Kaçıncı kez bilmem yine İlk bahar geldi,
hoş geldi.
Herkes yaşı kadar ilk baharları yaşadı, yaşıyor
Eski baharları düşünerek, kıyaslayarak.
Kah mutlulukla, kah kahrederek.
Kah yine mutluğunu bir sonraki ilkbahara erteleyerek.
Umutların mevsimi ilkbahar,
Ağaçlar yeşillendikçe, çiçekler açtıkça, kuşlar öttükçe, gökyüzünde gökkuşağını gördükçe biz, umutlarımız hep var olacak.
Umutlarına sarılan herkes, yarının daha gelmediğinin farkında olup anın kıymetini bilmekte.
Hep yarın, yarın, diyenler ise, yarına dair beklentilerinde azap içinde yok olmakta.
Umutlarını hep yarınlara ekenler, bugünden de biçmeye çalışırlar.
Ama işte "evdeki hesap yarına uymadı", misali.
Pek kimse beklentilerine cevap bulamaz.
Hayat işte tıpkı baharlar gibi, görebilene.
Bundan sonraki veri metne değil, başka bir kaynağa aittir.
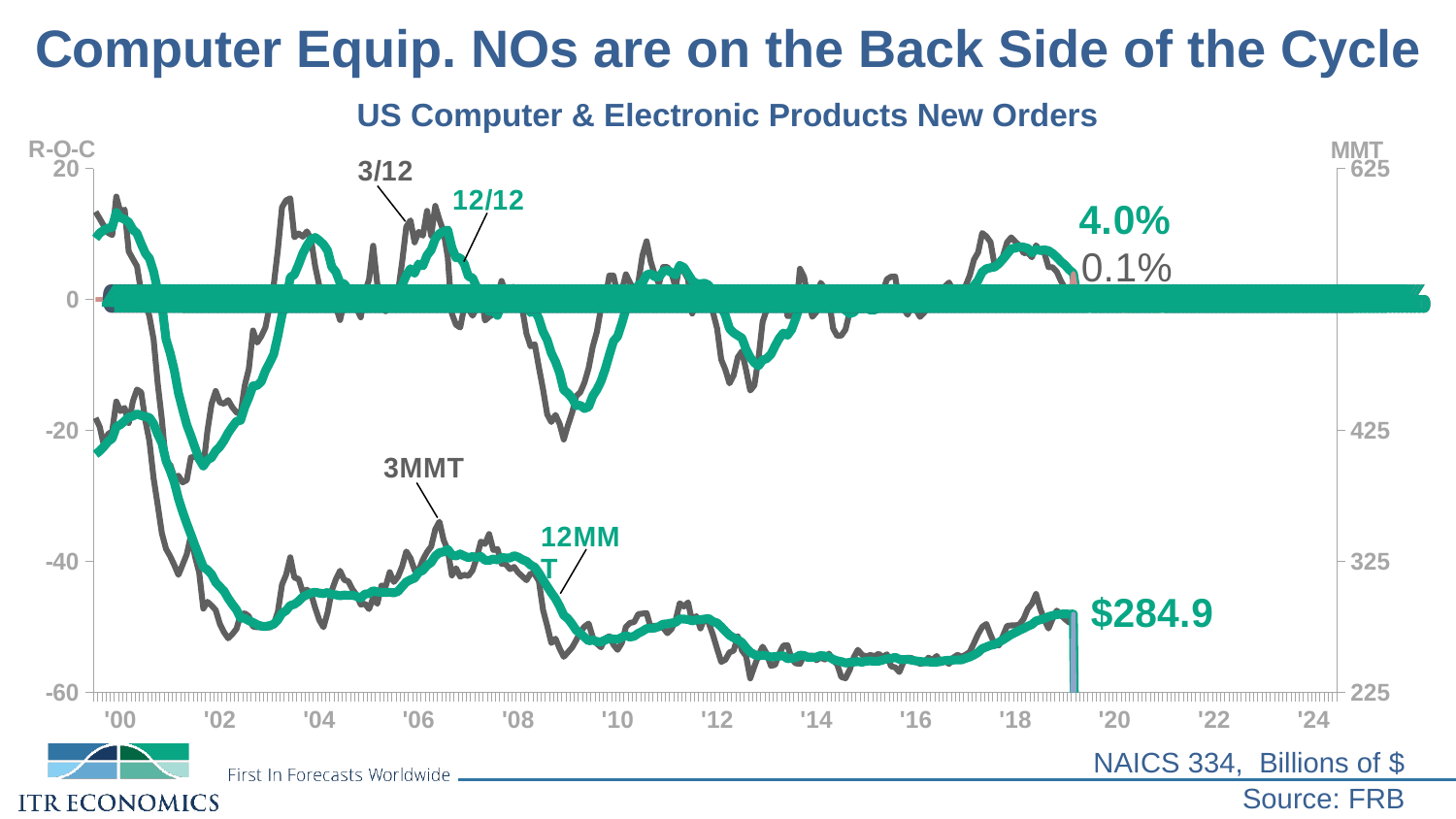
How many data series are labeled on the chart? 4 What is the label of the right-hand axis? MMT What is the latest value shown for the 12MMT series? $284.9 What is the latest value shown for the 12/12 rate-of-change series? 4.0% What is the difference between the latest 12/12 value (4.0%) and the latest 3/12 value (0.1%)? 3.9% What kind of chart is shown on the slide? line chart Which is larger at the end of the series, the 12/12 value or the 3/12 value? 12/12 Did the 12MMT series rise or fall between '00 and '02? fall What is the latest value shown for the 3/12 rate-of-change series? 0.1% Did the 12MMT series rise or fall between '16 and '18? rise Is the latest 12MMT value of $284.9 greater or less than 325 on the right axis? less What is the title of the chart? US Computer & Electronic Products New Orders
Bazen de tıpkı kış gibi umut etmeyi bırakana
Dışarısı çok sıcaktır belki ama, ruh donuyordur çünkü umudu yok olmuştur.
Umut ettikçe, umutları çoğalır insanın.
Su kuyusu misali, kuyudan su çekersiniz hep içinizde soru işareti oluşur.
"Acaba su biter mi" diye.
Bitmez su, tam tersi suyu kötü amelleriniz için kullanmazsanız, su bitmez hep gelir, çoğaldıkça çoğalır.
Tıpkı umutlarımız gibi.
Umut ettikçe, umutlarımız çoğalır.
Zaten onlardan alıyoruz gücümüzü.
Hele ki ilkbahar, müthiş bir mevsim.
İnsana ilham veren,
"yarın daha güzel olacak" diye sürekli fısıldayan.
İlkbaharın hangi renk tonunda, tutuklu kaldınız?
Belki ağaçların yeşilinde ya da lalelerin kırmızısında hayal kurdunuz, belki de çiğdemlerin sarısında iyi ki dediniz, belki de papatyaların beyazında dinlendiniz.
Ama en güzeli gökyüzünün ve denizlerin mavisinde gizli, huzurun en güzel hali işte orada saklı.